* Source text
For some reason, the heat doesn't bother me as much as some others. I seem to finish higher when it's very hot. Anyway, with no chafing and no blister problem to speak of, I finished in 23:17.

Don't hold the mayo. The longest distance between the aid stations (a number of which are unmanned and only serve liquids) is 5 miles. I carried 2 water bottles during the day and switched to a Camelbak at night. I drank plenty of SUCCEED, the drink served on the course. I also used SUCCEED capsules every half hour or hour depending on the temperature. And I ate a fair amount since I was hungry. There were a number of people who were throwing up because of the heat. I felt self-conscious wolfing down turkey sandwiches at the aid stations. Of course, a turkey sandwich has to be properly prepared which I learned from Joe Clapper. When one volunteer was making me a sandwich, I had to stop her. Please take off half the amount of turkey and put on twice the amount of mayo. You could barely hold the two pieces of bread together they were sliding so much. There was mayo oozing out of the sandwich and between my fingers. It was perfect. As Joe has explained to me--it's a matter of physics: how quickly can you get that sandwich down your throat--mayo is what makes all this happen. I think it's the Bernoulli principle or something like that.

* Supplied information
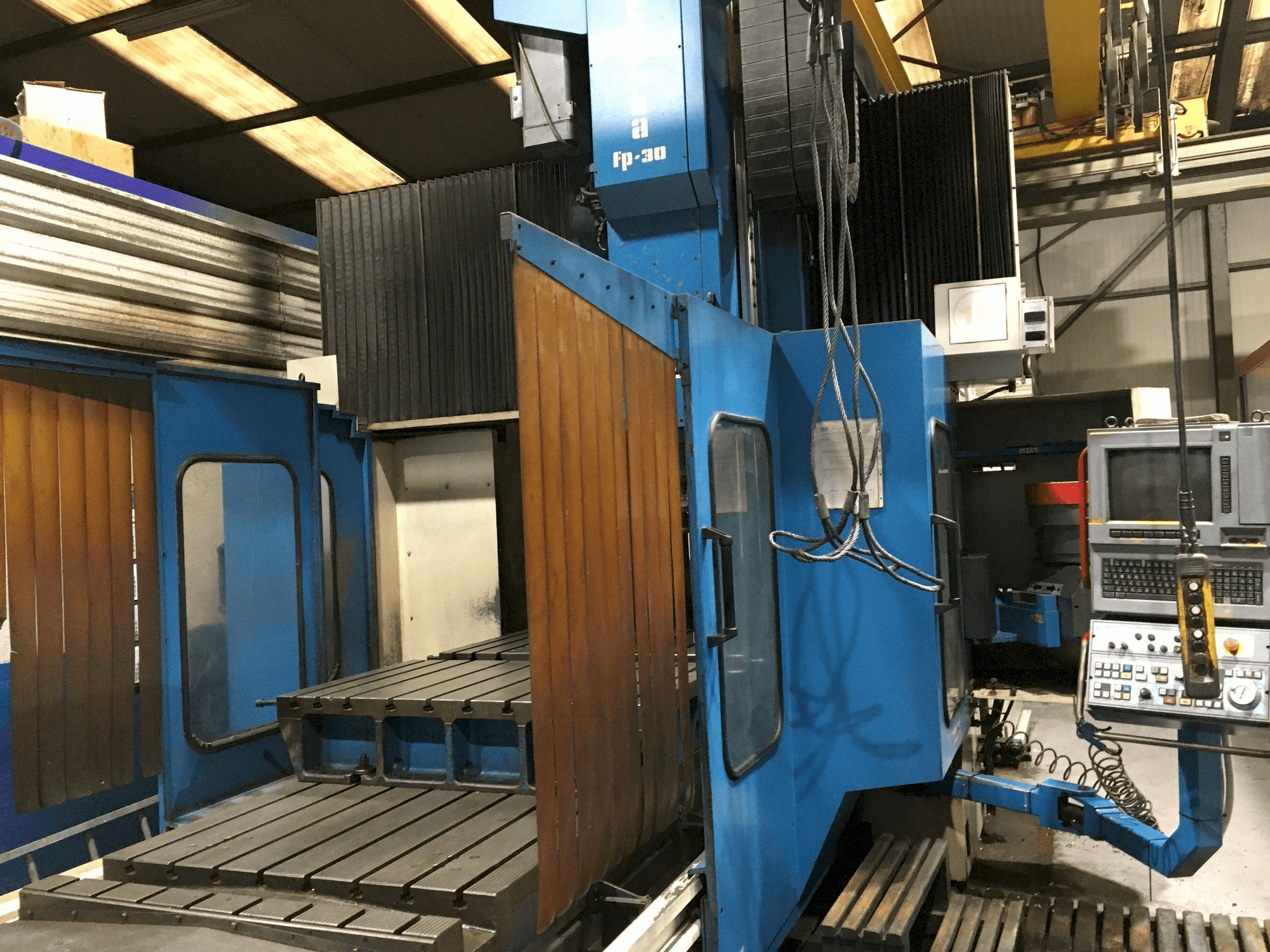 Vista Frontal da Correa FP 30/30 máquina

==

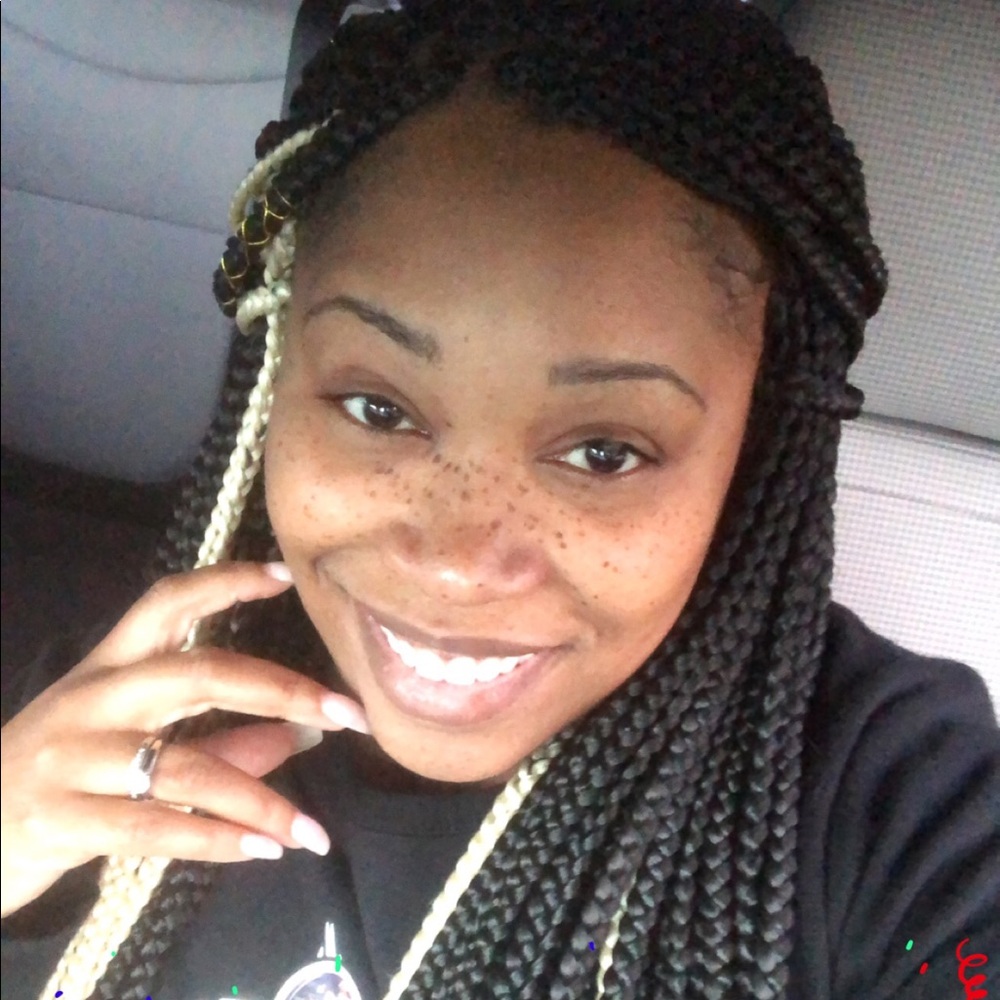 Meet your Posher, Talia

---

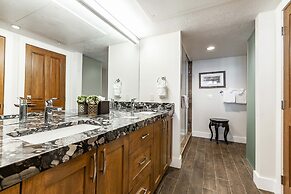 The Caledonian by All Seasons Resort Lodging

* Task to carry out
Can you reproduce, word for word, the part of the race report that opens with the words containing "For some reason, the" and closes with "finished in 23:17."?

* Answer to this task
For some reason, the heat doesn't bother me as much as some others. I seem to finish higher when it's very hot. Anyway, with no chafing and no blister problem to speak of, I finished in 23:17.